届けることの意味─モニター越しの参加者へ

配信を通じて法要に参加する方々がいる──それはかつて想像もされなかったことです。しかし今では、高齢や病気で足を運べない方、遠方に住むご家族、子育てや介護の合間に少しだけ画面をのぞく方など、多様な参加のかたちがあります。

一方で、配信がただの記録映像になってしまわないよう、カメラの画角や動き、マイクの位置を調整しました。礼讃の声が響く場面、導師の語りかけにうなずく参列者の表情、仏具の鈍い輝き──それらひとつひとつが、画面の向こうの誰かに届いてほしいと思っていました。

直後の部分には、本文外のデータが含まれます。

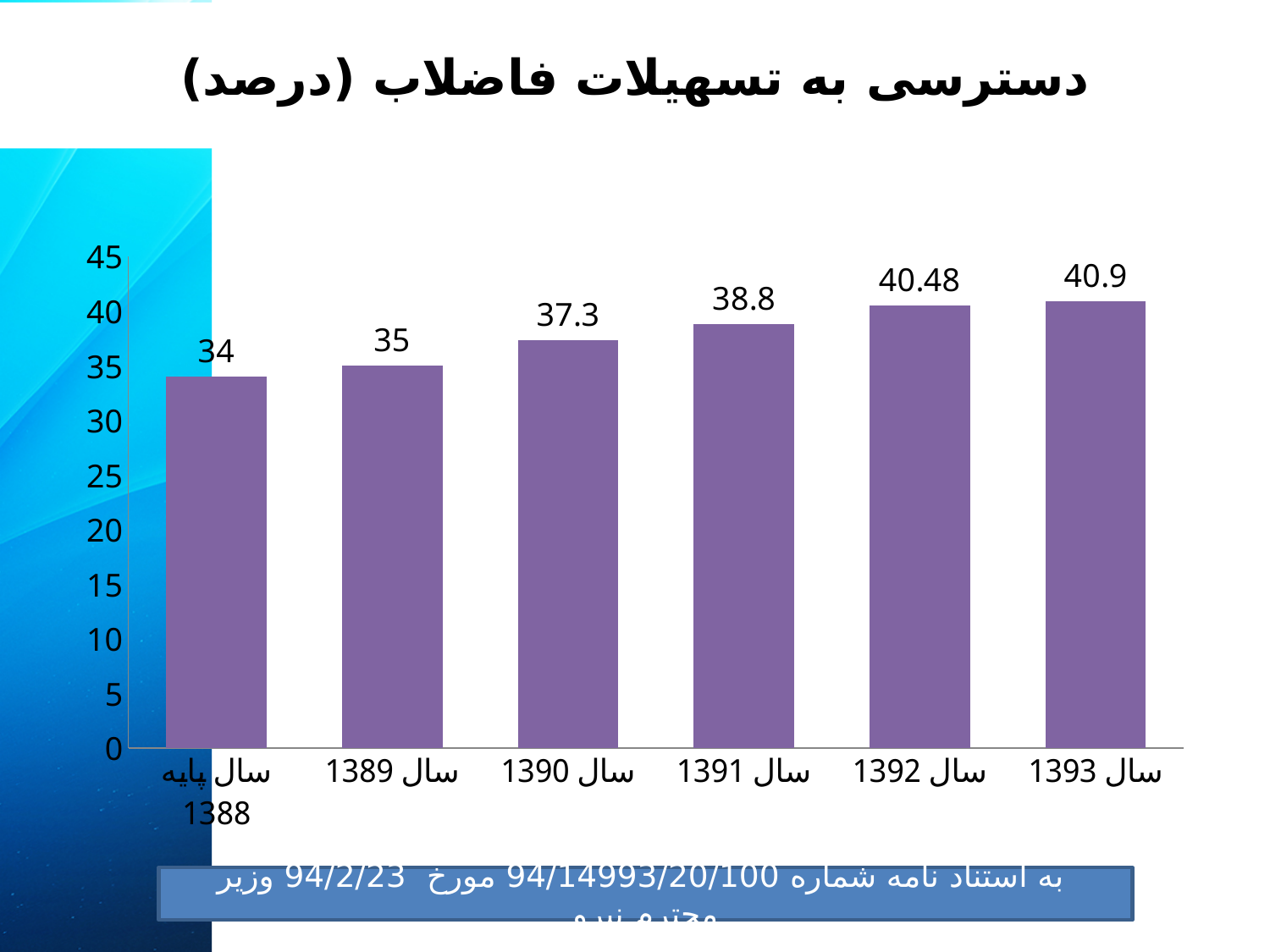
What kind of chart is shown on the slide? bar chart Which is larger, the value for سال 1390 or the value for سال 1389? سال 1390 What is the value for the base year, سال پایه 1388? 34 What is the value for سال 1390 (year 1390)? 37.3 Which year has the highest value? سال 1393 What is the difference between the values for سال 1393 and سال پایه 1388? 6.9 How many years (categories) are shown on the chart? 6 What is the difference between the values for سال 1391 and سال 1389? 3.8 Which year has the lowest value? سال پایه 1388 What is the value for سال 1392 (year 1392)? 40.48 Is the value for سال 1391 greater or less than 40? less Do the values rise or fall from سال پایه 1388 to سال 1393? rise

▲声にのせて紡がれることば。お経の一文字一文字が、静かに空気を震わせながら本堂に沁みわたっていく。


祈りの空間に身を置いて

法要が始まると、堂内は荘厳な仏具のきらめきと、読経の声に包まれました。

導師の読経にあわせて、僧侶たちが丁寧にお勤めを進めていく姿。参列者たちが静かに目を閉じ、それぞれの祈りを胸に刻む姿。そのすべてが、どこか懐かしく、そして今しか見られない光景として、私の記憶に焼き付きました。

一瞬ごとの光や音、表情の動きに目を凝らしながら、私はシャッターを切り続けました。それはあたかも、祈りそのものを記録しようとする行為のようでもありました。

▲報恩講の読経のひととき。言葉のひとつひとつが堂内に静かに響き渡る。


おわりに─記録するという営みの先に

配信を終え、機材を片づけた後、本堂の縁側に腰を下ろしてみました。紅葉が少しずつ色づきはじめ、境内には穏やかな風が吹いていました。

この数年、善照寺という場所を通じて、多くの行事や人々の思いに触れてきました。報恩講という大切な法要を、こうして記録のかたちで支えられたことは、私にとって何よりの学びであり、ささやかな誇りでもあります。

撮ること、残すこと、そして届けること。それぞれの営みが誰かの記憶の中にそっと根を張るように──これからも静かに、その場に立ち続けたいと思います。

▲木洩れ日の道を抜けて、静けさと祈りの余韻が、まだ足もとにそっと残っている気がした。